SELECTED EXCERPT:
§

FIG. 14 is a drawing showing a cross-sectional structure along the line IV-IV in FIG. 13, of the sensor module according to the embodiment of the present invention.

FIG. 15 is a drawing for explaining a relationship between a first tube axis of the photomultiplier according to the embodiment of the present invention and a light entrance face of a glass faceplate forming a part of the head portion in the photomultiplier.

FIG. 16 is a drawing for explaining the technical effect of the sensor module according to the embodiment of the present invention.

DESCRIPTION OF EMBODIMENTS

Various embodiments of the photomultiplier and sensor module according to the present invention will be described below in detail with reference to the accompanying drawings. In the description of the drawings the same portions and the same elements will be denoted by the same reference signs, without redundant description.

FIG. 1 is a partly broken view showing an internal structure of a photomultiplier according to an embodiment of the present invention, and FIG. 2 a drawing showing a cross-sectional structure of the photomultiplier according to the embodiment of the present invention, which is a view from a direction indicated by an arrow A in FIG. 1.

As shown in FIG. 1, the photomultiplier 100 has a sealed container 100A to a bottom part of which an exhaust tube 600 (a glass part of which is sealed after evacuation) for evacuating the interior is attached, and also has a photocathode 230 and an electron multiplier unit 500 provided in this sealed container 100A.

§

SUPPLIED DATA:
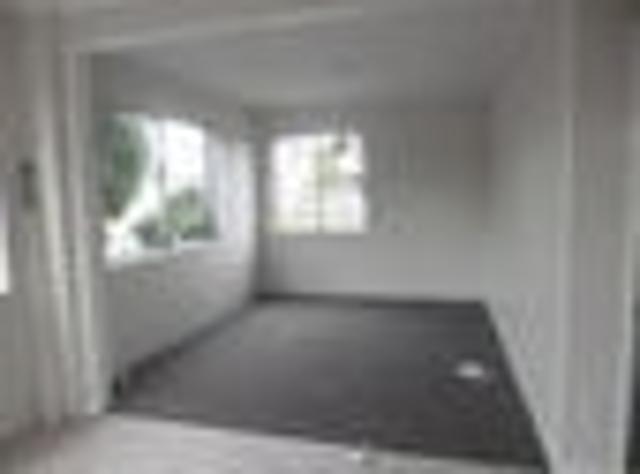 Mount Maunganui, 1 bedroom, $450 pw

§

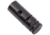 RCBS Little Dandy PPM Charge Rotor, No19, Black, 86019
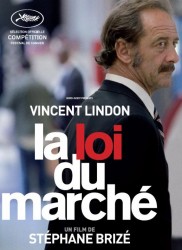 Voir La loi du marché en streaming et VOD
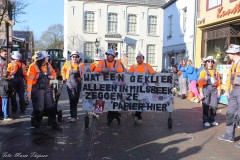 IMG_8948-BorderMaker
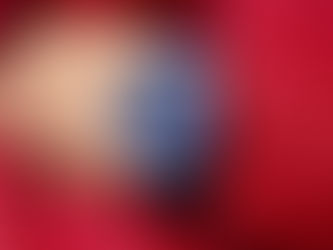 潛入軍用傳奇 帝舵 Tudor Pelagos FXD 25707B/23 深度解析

§

TASK LIST:
1 > Answer each question from the photomultiplier passage.
(a) What does FIG. 14 show?
(b) What is attached to the bottom part of the sealed container 100A?
(c) From what direction is the view in FIG. 2 taken?
2 > List every part that the photomultiplier passage names together with a reference numeral in its final paragraph, giving each numeral.
3 > Resume the photomultiplier passage, starting right after its final sentence about the sealed container 100A.

TASK-BY-TASK RESULTS:
1 >
(a) A cross-sectional structure of the sensor module along the line IV-IV in FIG. 13.
(b) An exhaust tube 600, used for evacuating the interior, whose glass part is sealed after evacuation.
(c) From the direction indicated by an arrow A in FIG. 1.

2 >
photomultiplier 100
sealed container 100A
exhaust tube 600
photocathode 230
electron multiplier unit 500

3 >
The sealed container 100A is composed of a head portion 200, a body portion 300, and a stem portion 400 arranged along a tube axis AX1 (first tube axis) thereof. The head portion 200 is composed of a glass faceplate 210 having a light entrance face 210a and a back face 210b opposed to the light entrance face 210a, and a Kovar flange 220. The back face 210b of the glass faceplate 210 is a curved surface defining an interior space of the sealed container 100A and the photocathode 230 is provided on this back face 210b. The body portion 300 is composed of a Kovar flange 310, a first ceramic side tube 330a, a fixing metal flange 320, a second ceramic side tube 330b, and a metal side tube 340, which are arranged in order from the head portion 200 toward the stem portion 400 along the first tube axis AX1. The stem portion 400 is fixed to the metal side tube 340 in a state in which at least a part thereof is housed in the metal side tube 340. Furthermore, the stem portion 400 is composed of a ceramic pedestal 410 holding a plurality of stem pins 430 in a state in which the stem pins 430 penetrate through, and a metal reinforcement member 420 for protecting the side face of the ceramic pedestal 410. A plurality of electrodes forming the electron multiplier unit 500 (including a dynode unit and an anode) are electrically connected through a plurality of connection pins (lead pins) corresponding to the respective electrodes, to a plurality of stem pins 430 fixed to the ceramic pedestal 410. By this configuration, the electron multiplier unit 500 is held at a predetermined position in the sealed container 100A, in a state in which it is supported by the connection pins extending from the respective stem pins 430.

The exhaust tube 600 extending along the first tube axis AX1 is fixed to the center of the ceramic pedestal 410. The exhaust tube 600 is composed of a metal pipe 610 one end of which is brazed to the ceramic pedestal 410 with an Ag—Cu alloy, and a glass pipe 620 fixed to the other end of the metal pipe 610. The glass pipe 620 is collapsed after evacuation of the interior of the sealed container 100A, whereby the interior of the sealed container is maintained in a constant degree of vacuum. Furthermore, the sealed container 100A shown in FIGS. 1 and 2 has a hollow cylindrical shape, but its sectional shape (shape defined by a shape on a plane perpendicular to the first tube axis AX1) does not always have to be limited to a circle.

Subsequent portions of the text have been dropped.